● Problem
All lines from the one containing "this 375×375 image." through the end of the material below are to be printed exactly, both ends included, minus pictures.

● Given records
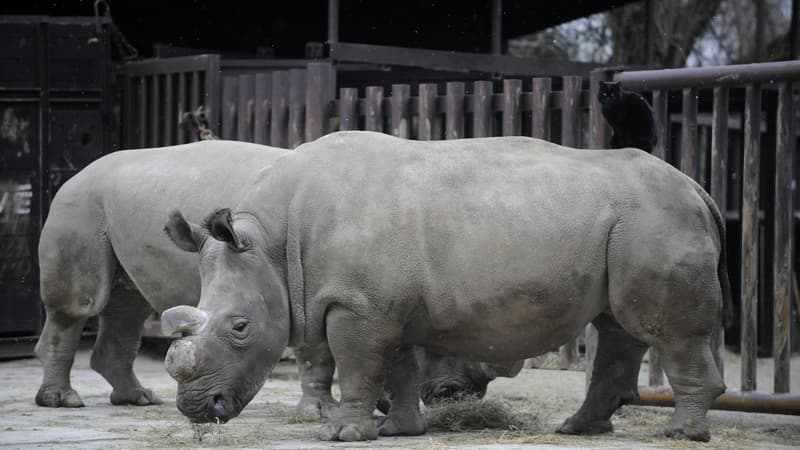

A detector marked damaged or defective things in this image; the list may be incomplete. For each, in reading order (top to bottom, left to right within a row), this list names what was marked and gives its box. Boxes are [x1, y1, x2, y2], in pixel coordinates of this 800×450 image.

rusty metal panel [366, 85, 384, 132]
rusty metal panel [390, 83, 410, 138]
rusty metal panel [444, 81, 462, 139]
rusty metal panel [472, 80, 490, 137]
rusty metal panel [504, 79, 520, 136]
rusty metal panel [532, 77, 552, 141]
rusty metal panel [744, 83, 764, 390]
rusty metal panel [772, 82, 796, 392]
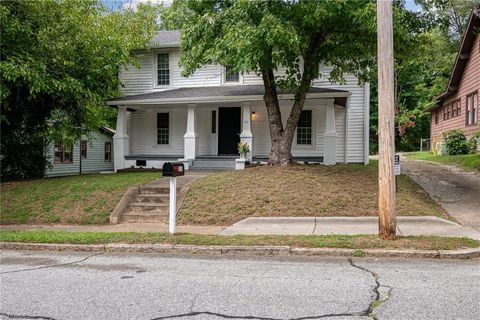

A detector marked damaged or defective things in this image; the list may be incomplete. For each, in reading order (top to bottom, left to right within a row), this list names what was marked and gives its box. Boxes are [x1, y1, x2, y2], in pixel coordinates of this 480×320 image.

street crack [0, 252, 103, 276]
street crack [348, 258, 394, 318]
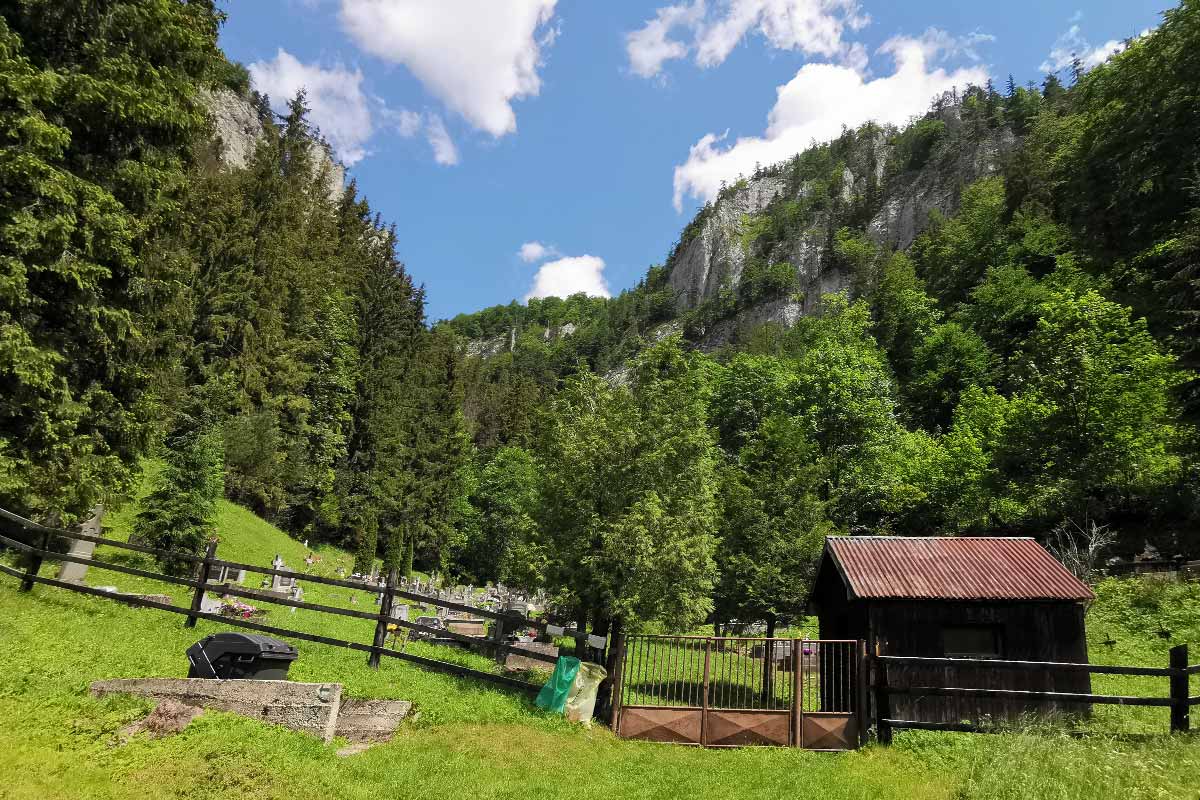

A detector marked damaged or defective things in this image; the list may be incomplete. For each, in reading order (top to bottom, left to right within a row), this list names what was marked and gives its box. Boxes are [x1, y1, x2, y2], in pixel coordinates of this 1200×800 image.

rusty corrugated metal roof [825, 537, 1099, 599]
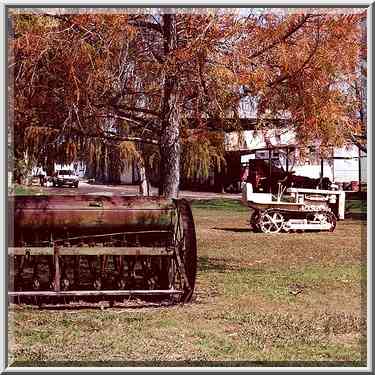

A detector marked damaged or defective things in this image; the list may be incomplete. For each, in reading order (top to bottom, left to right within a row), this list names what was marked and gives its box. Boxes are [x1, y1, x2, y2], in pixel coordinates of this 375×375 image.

rusty farm roller [7, 195, 198, 306]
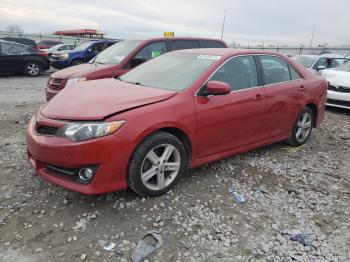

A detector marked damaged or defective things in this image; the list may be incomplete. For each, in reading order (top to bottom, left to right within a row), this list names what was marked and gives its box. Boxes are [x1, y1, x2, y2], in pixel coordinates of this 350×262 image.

dented hood [41, 77, 176, 119]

● Task answer
A detector marked damaged or defective things in this image; the list may be incomplete. For each, in reading order (top to bottom, left to right within a row), this list names what was marked and gives its box. Boxes are [x1, y1, x2, y2], in pixel coordinates of this 375×375 image.

rusty farm roller [7, 195, 198, 306]

A detector marked damaged or defective things in this image; the list may be incomplete. For each, in reading order (top to bottom, left to right within a row), this list names what was marked and gives its box. Boxes are [x1, y1, x2, y2], in pixel coordinates of this 350×262 image.

dented hood [41, 77, 176, 119]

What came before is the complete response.